Times Argus article.
June 12th, 2016
So, how will those people wind up in Vermont?
The number of refugees invited to the United States each year is set by the president in consultation with Congress. The president and Congress then apportion that among countries of origin based on humanitarian, security and foreign policy interests, and then the State Department takes over. When refugees are approved for resettlement in the United States, they are referred to one of nine national voluntary agencies that have cooperative agreements with the federal government.
The largest is the U.S. Conference of Catholic Bishops. Many of the others are faith-based. The U.S. Committee for Refugees and Immigrants, which intends to bring Syrians to Rutland, is non-sectarian.
Each of those groups, in turn, partners with regional agencies who help the refugees get settled into their new communities.
Stacie Blake, USCRI’s director of government and community relations, said the group likes working with the Vermont Refugee Resettlement Program because it has a record of good employment outcomes with resettled refugees.
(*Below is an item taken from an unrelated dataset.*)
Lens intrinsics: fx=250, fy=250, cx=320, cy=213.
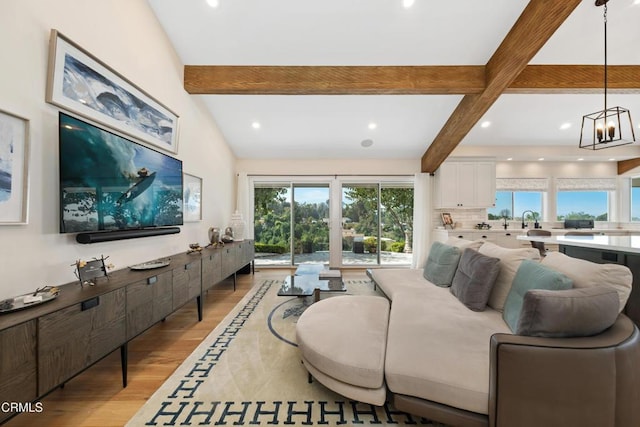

She said they find work quickly, tend to make a higher-than-average wage, and retain jobs.
Because of that, she said, USCRI considers Vermont a good state for resettlement. Climate and landscape approximating the refugees’ home countries is not a consideration, she said.
Blake said there also is an ongoing engagement process with the community, with a requirement of annual reviews of how the program is working and four quarterly community consultations.
“In Chittenden County, for years, we do not do that on a quarterly basis,” she said. “We’ve done it every six weeks.”
She said those meetings typically are attended by about 50 people from nonprofits, local governments, school districts and state representatives.
Blake also said that while the agency tries to work with local governments, it is answerable to the federal government.
“The question of immigrant policy, whether it regards refugees or anything else, is a federal policy,” she said. “States or communities, in our form of government, do not police their borders or decide who enters their town or state.”